> [PROBLEMS TO WORK ON]
1) Decide whether each statement agrees with the essay on conservatives and libertarians: (a) the writer voted for George W. Bush at age 18; (b) the writer found the answers in a political science class; (c) the House passed the bailout on its first vote. For each, answer yes or no and quote the words of the essay that settle it.
2) Write the next part of the essay on conservatives and libertarians, picking up right after its final sentence.

What Do We Do Now? (Part 4)
A necessary bridge to be built between conservatives and libertarians.
I must admit before I get started writing this, that I am seriously excited to try to work this one out. I believe that I have found a path forward between the two sides here. To be fair, the libertarians make up about 100 different sides and the conservatives usually fall into about three camps: the nationalist, the states’ rights, and then somewhere in between.
In my journey through the political realm, I was 18 when I voted for George W. Bush. I completely hated the man after the events of 2007 and 2008. I later realized that I hated him for almost about everything the man stood for-I guess I should say worked for. In 2008, after bouncing around the majors at Texas A&M University, I settled on Political Science as a major. In this time, I realized that the Constitution, when read from beginning to end, was basically reduced to a handful of clauses and the 14th Amendment. If you read it, in actuality, you will find that over the past 150 years or so, it really only is ignored substantially. When I said I settled on Political Science, I was not lying. I did not find the answers to this in any political class, but rather in a History class. In Early American History, I discovered the answers to questions that I always had in the back of my mind, but never was taught before that class. There were two American periods, the Jeffersonian and the Lincolnian. For more on this, I recommend the following brief lecture.
At the same time, the U.S. was getting ready to bailout Wall Street (read Tom Woods’ Meltdown for the best take on this event in the game today) and the two candidates were both backing the bailout. It was voted for by near unanimous vote in the Senate and the House caved after initially voting against it. There was no candidate worth a damn running for President-or at least so I thought. Here came this slender man who was from Clute, TX and he was running on pro-liberty, anti-war, and an actual free market. He was getting relentlessly attacked on stage by the rest of the candidates. They claimed he was from the wrong party. He politely reminded them that he was the most conservative member on the stage. I thought this was a confusing comment, maybe because I did not know exactly what it meant to be a conservative at the time. Anyway, after the primary season, I was talking with a friend of mine and I said that I guess we had to settle for what was on stage. He kindly shook his head and said there was no going back. I thought about this comment for a very long time. Then I started reading Paul's book about 2008 and I realized there was no going back. I started reading everything Paul released and started learning actual economics from the Austrian School. I was so pumped up for 2012. I had graduated at the time, but my wife was finishing up her DVM so I was on campus when Paul came to speak. I was there to see the man who had so much optimism about the future by talking about these old principles. I was so motivated for this campaign. I was donating to all of his “money bombs” that I could.

(Extracted records)
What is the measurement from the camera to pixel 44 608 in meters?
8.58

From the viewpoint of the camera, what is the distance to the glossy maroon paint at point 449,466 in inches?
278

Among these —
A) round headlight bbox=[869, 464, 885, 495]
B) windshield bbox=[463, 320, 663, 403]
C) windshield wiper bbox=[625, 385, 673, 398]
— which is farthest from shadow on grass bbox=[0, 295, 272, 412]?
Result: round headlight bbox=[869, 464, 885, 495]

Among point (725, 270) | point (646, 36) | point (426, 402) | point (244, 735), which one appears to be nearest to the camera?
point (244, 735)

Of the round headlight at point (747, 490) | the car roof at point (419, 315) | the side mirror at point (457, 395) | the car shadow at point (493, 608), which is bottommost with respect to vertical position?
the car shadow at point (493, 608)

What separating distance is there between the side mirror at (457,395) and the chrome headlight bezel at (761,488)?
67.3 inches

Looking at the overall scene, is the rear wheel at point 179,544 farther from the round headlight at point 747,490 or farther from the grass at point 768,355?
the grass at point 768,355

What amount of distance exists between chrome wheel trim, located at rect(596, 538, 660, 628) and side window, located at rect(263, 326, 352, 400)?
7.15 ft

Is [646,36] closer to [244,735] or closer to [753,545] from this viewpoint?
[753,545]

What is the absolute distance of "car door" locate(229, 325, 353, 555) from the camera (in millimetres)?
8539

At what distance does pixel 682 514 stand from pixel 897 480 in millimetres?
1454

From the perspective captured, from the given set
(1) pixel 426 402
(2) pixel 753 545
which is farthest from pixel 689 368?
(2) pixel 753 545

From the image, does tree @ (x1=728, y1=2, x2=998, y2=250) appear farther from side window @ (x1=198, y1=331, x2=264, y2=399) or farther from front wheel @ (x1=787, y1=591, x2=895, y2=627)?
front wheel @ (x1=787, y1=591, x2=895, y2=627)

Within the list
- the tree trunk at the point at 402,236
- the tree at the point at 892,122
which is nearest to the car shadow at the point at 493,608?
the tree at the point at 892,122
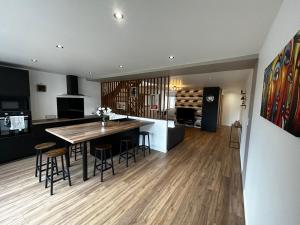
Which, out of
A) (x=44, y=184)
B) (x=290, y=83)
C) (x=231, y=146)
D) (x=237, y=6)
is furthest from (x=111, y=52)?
(x=231, y=146)

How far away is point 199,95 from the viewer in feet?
27.5

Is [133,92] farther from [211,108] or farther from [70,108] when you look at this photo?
[211,108]

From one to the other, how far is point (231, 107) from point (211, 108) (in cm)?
245

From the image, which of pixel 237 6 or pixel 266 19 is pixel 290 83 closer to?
pixel 237 6

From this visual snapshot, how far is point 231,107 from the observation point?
8359 mm

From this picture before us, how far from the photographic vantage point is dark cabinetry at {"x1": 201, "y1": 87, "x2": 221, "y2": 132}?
669cm

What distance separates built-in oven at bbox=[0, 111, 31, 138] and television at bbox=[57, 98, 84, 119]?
138 centimetres

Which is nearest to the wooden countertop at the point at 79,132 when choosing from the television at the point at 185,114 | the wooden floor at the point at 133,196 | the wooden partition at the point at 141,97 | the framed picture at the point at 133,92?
the wooden floor at the point at 133,196

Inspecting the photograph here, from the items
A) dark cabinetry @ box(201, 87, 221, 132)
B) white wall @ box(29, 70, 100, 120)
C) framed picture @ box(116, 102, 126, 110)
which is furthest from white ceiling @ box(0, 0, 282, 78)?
dark cabinetry @ box(201, 87, 221, 132)

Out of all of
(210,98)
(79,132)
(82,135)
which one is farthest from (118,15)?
(210,98)

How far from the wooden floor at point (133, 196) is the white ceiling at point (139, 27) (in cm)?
249

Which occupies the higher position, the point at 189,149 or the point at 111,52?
the point at 111,52

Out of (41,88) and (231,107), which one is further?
(231,107)

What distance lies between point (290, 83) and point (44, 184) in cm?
360
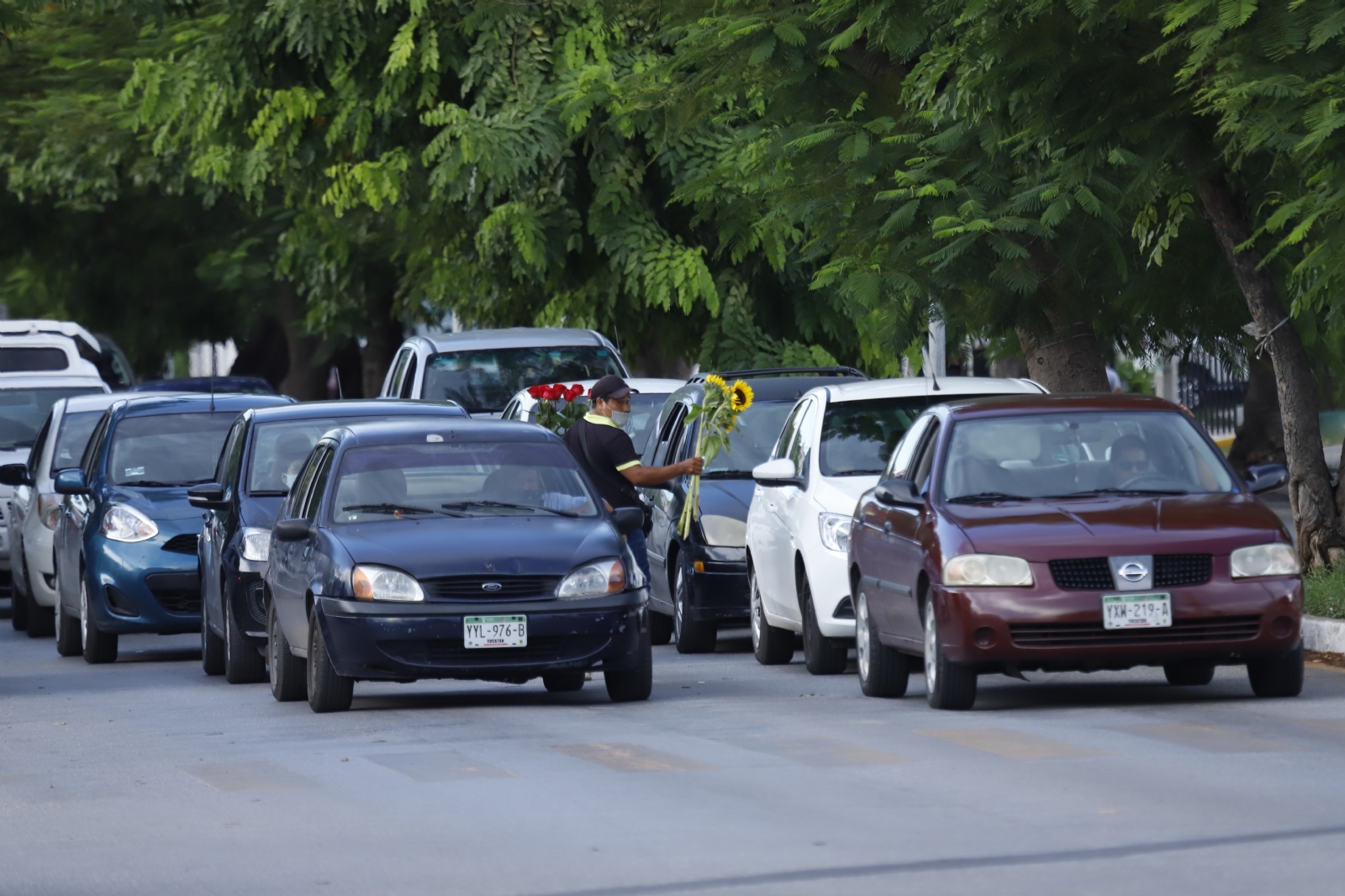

> [RESPONSES IN ORDER]
1)
(a) Yes: "I was 18 when I voted for George W. Bush."
(b) No: "I did not find the answers to this in any political class, but rather in a History class."
(c) No: "the House caved after initially voting against it."

2)
Then the events of 2012 unfolded. The way they robbed Ron Paul during the primary and then basically told the Libertarians that supported him that they had no place in the GOP. They gave him no speaking time in debates, collaborated to promote a favorite candidate to victory to block Paul in the caucuses and primaries, they robbed delegates from him, they even denied them access with dirty ballots. This is all itemized in Swindled. I recommend this to anyone who reads this Substack because it let’s you know the damage done in 2012 by Romney and the GOP. This is imperitive to understanding the apathy that Libertarians have towards the two-party system. I was a Republican in the beginning and then Ron Paul made me a libertarian. I spent the past decade there until I realized the Jeffersonian Tradition is the best way forward. Thanks to Brion McClanahan and the Abbeville Institute. I have been on all sides of the Right. If we are to take back the Right from the neocons and Straussians who dominate the GOP, we need to find the common ground again. This is the Jeffersonian Tradition. If the Right is going to make it in the next twenty years, it will have to figure out a way to build a bridge between the two.
Why this is pressing?
It is of absolute necessity to build this bridge as we are in a race against time. The following events are escalating this necessity.
1.) The youth of today are completely brainwashed into supporting socialist candidates.
A failure to counter this move will mean that in two generations, the future will be completely sealed in favor of socialism. It will be voted in as if that makes it any less dangerous. At the federal level, there will be no conservativism because they have not offered anything appealing to the youth voters since Ron Paul.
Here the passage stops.